Cette « dette fédérale », aujourd’hui très modeste, serait gagée sur l’ensemble des ressources de l’Union dont la valeur cumulée dépassera, pour l’avenir prévisible, de très loin le montant de sa dette. Cette Union serait dotée d’une souveraineté monétaire comparable à celle de ses concurrents, disposant de l’ensemble des outils – y compris la gestion du taux de change – lui permettant d’assurer sa place légitime sur l’échiquier financier mondial. A ce propos, trois remarques supplémentaires sont de mise :

  1. La polémique, qui fait rage, autour d’une « annulation » hypothétique de la dette souveraine  détenue par le Système Européen de Banques Centrales (environ 25% du total) fait totalement abstraction du fait que la BCE appartient aux PM et qu’il est inenvisageable que chaque gouvernement négocie à ce sujet indépendamment avec sa propre Banque Nationale, risquant ainsi de déstabiliser l’ensemble du système. La mise en place d’une dette fédérale s’appuyant sur le précédent du « Plan de Relance Covid » d’€ 750 milliards, rendrait d’ailleurs cette annulation sans objet.
  • On peut suspecter que l’objectif inavoué des défenseurs de l’annulation est – en tous cas pour certains d’entre eux – le démantèlement de l’UE en présentant un argumentaire simpliste destiné à convaincre le citoyen des prétendues conséquences indolores d’une telle démarche. Heureusement, c’est probablement l’effet inverse qui sera induit, renforçant le narratif favorable à une Europe fédérale.  En effet, l’instinct de préservation de l’opinion publique le conduira à se méfier d’une telle « manipulation monétaire » comme cela a été prouvé lors du débat présidentiel sur le « Frexit » entre Mr. Macron et Mme. Le Pen en 2017 et plus récemment par l’adhésion de Mr. Salvini (poussé par sa base électorale) au programme de Mr Draghi en Italie.
  • La création d’une dette fédérale implique évidemment la création en parallèle d’un réel « marché des capitaux » européen (et non l’ersatz d’une « Union des marchés des Capitaux » poursuivie par la Commission) capable d’offrir aux investisseurs la même diversité d’opportunités d’investissements (en €) que le marché américain. Alors seulement l’UE pourra prétendre se libérer du privilège exorbitant du $ qui limite ses possibilités de tracer sa voie en toute indépendance.

Si une « fédéralisation » de la dette publique européenne doit s’imposer, elle doit être accompagnée par des réformes parallèles créant un Exécutif  dotée de compétences et de ressources propres suffisantes.

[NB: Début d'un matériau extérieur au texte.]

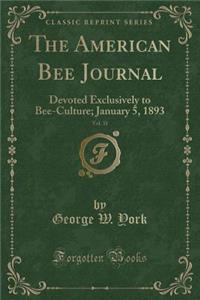 The American Bee Journal, Vol. 31: Devoted Exclusively to Bee-Culture; January 5, 1893 (Classic Reprint)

De plus, des mesures législatives et règlementaires seront nécessaires pour réduire les inégalités dont l’explosion au cours des récentes décennies a enrayé l’ascenseur social, développé les communautarismes et encouragé l’émergence de mouvements populistes destructeurs de la solidarité, seule capable de surmonter les défis planétaires tels ceux de la Covid ou du réchauffement climatique.

Conclusion

Il est temps de reconnaître que l’achèvement de l’UEM et la création d’une dette « fédérale » fait partie de la solution et non du problème du financement de la sortie de crise générée par la pandémie, tant redoutée. Que dans ces circonstances, les engagements pris par certains gouvernements nationaux (France) de ne pas recourir à des hausses d’impôts deviennent parfaitement recevables, pour autant que les PM acceptent, en contrepartie, la mise en commun de leur souveraineté dans un nombre accru de domaines, élargissant ainsi l’assise sur laquelle la solvabilité de l’Union Européenne et de sa monnaie sont jugées par ses créanciers. 

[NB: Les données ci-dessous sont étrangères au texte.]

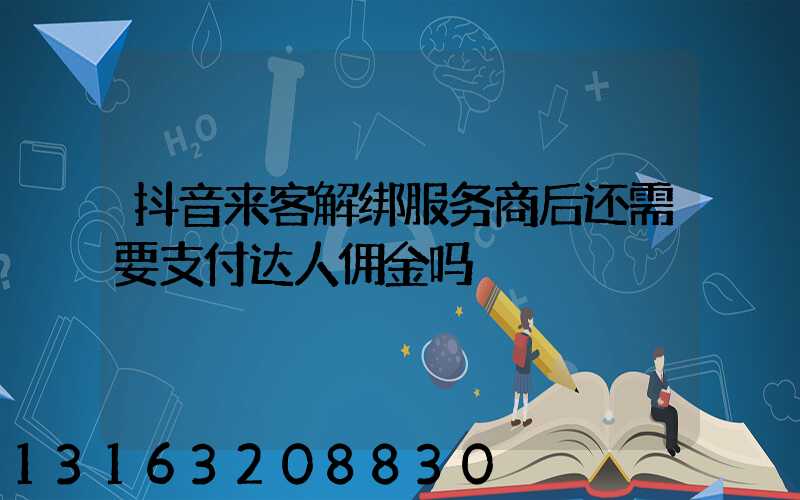 抖音来客解绑服务商后还需要支付达人佣金吗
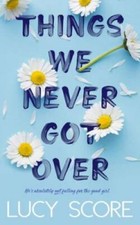 Things We Never Got Over - Paperback By Score, Lucy - VERY GOOD picture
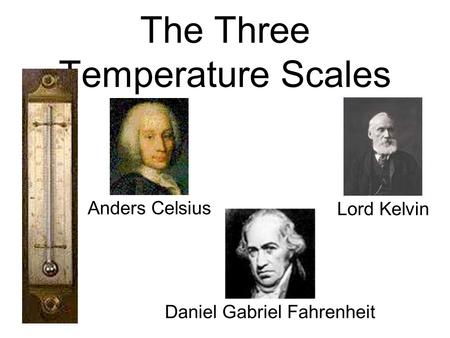 The Three Temperature Scales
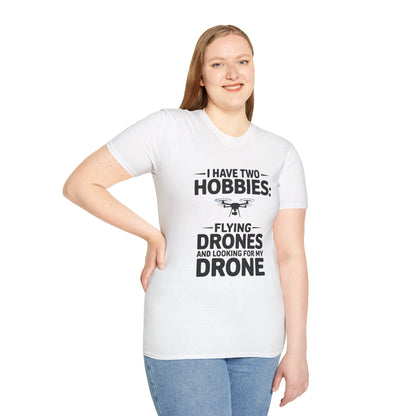 "I Have Two Hobbies: Flying Drones & Looking for My Drone" - Funny Drone Pilot T-Shirt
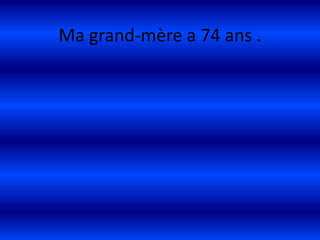Ma grand-mère a 74 ans .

Enfin, il n’y a aucune raison de craindre d’aggraver la charge de la dette transmise aux générations futures : en effet, soit la valeur dette sera réduite en % en période de croissance ou d’inflation de la valeur des actifs (immobiliers ou mobiliers) comme c’est le cas aujourd’hui, soit la valeur absolue de la dette sera réduite en période d’inflation des prix à la consommation. Ceux qui prétendent hypocritement s’en offusquer au nom de principes moraux sont ceux qui croient avoir un intérêt à préserver leurs privilèges et leurs acquis, que ce soient le nombre réduit de ceux qui profitent des inégalités croissantes ou ceux qui craignent de voir leurs pouvoirs leur échapper dans le cadre d’une Europe fédérale.

Nos héritiers, par contre, recevront de toute manière des actifs qui, globalement, reflèteront la tendance séculaire à l’accroissement des richesses planétaires.